# Proof of Logarithms

• Apr 9th 2011, 09:02 PM
masoug
Proof of Logarithms
Hi,
I was looking at a math book when I stumbled across a problem:
Quote:

Prove the following:
$\displaystyle log x < x$ given $\displaystyle x > 0$
I am a little puzzled. How would I prove it?

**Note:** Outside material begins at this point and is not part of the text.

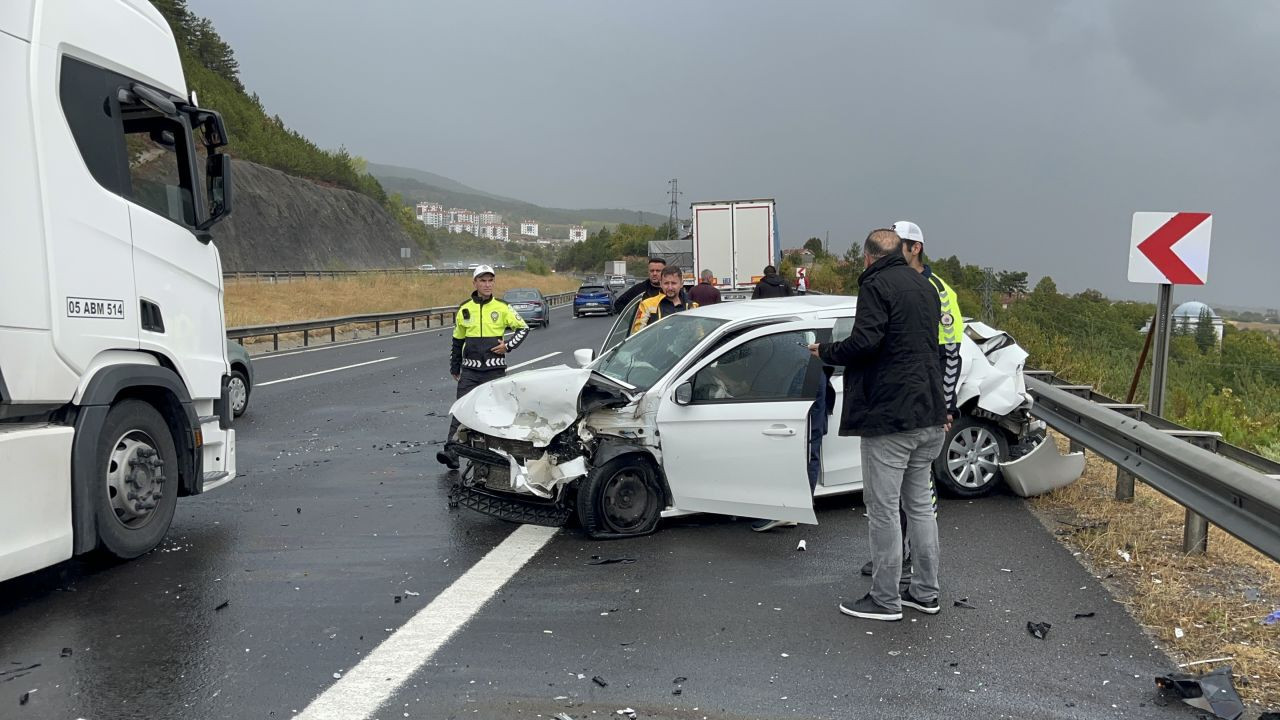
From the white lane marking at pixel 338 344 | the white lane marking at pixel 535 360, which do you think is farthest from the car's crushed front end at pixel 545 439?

Using proof by counterexample?

Thanks!
• Apr 9th 2011, 09:05 PM
Prove It
You can prove this using derivatives...
• Apr 9th 2011, 09:16 PM
masoug
Okay... Is it possible without derivatives?
• Apr 9th 2011, 09:29 PM
Prove It
Why would you want a different method?

First note that $\displaystyle \displaystyle \ln{x} < 0$ for all $\displaystyle \displaystyle x \in (0,1)$, while $\displaystyle \displaystyle x > 0$ for all $\displaystyle \displaystyle x > 0$. So $\displaystyle \displaystyle \ln{x} < x$ for all $\displaystyle \displaystyle x \in (0, 1)$.

Then note that $\displaystyle \displaystyle \frac{d}{dx}(\ln{x}) = \frac{1}{x}$ and $\displaystyle \displaystyle \frac{d}{dx}(x) = 1$.

For $\displaystyle \displaystyle x \geq 1$, we have $\displaystyle \displaystyle \frac{1}{x} < 1$

So that means $\displaystyle \displaystyle \ln{x}$ grows slower than $\displaystyle \displaystyle x$ does, so can never catch up.

Therefore $\displaystyle \displaystyle \ln{x} < x$ for all $\displaystyle \displaystyle x > 0$.
• Apr 10th 2011, 05:46 PM
masoug
Okay, that makes sense... So we can use growth rates of functions to determine which is the largest in the end.
• Apr 10th 2011, 06:28 PM
Krizalid
Use a contradiction: suppose not, that means $\displaystyle \ln x\ge x,$ that would imply $\displaystyle x\ge e^x,$ but this is obviously false since $\displaystyle x>0.$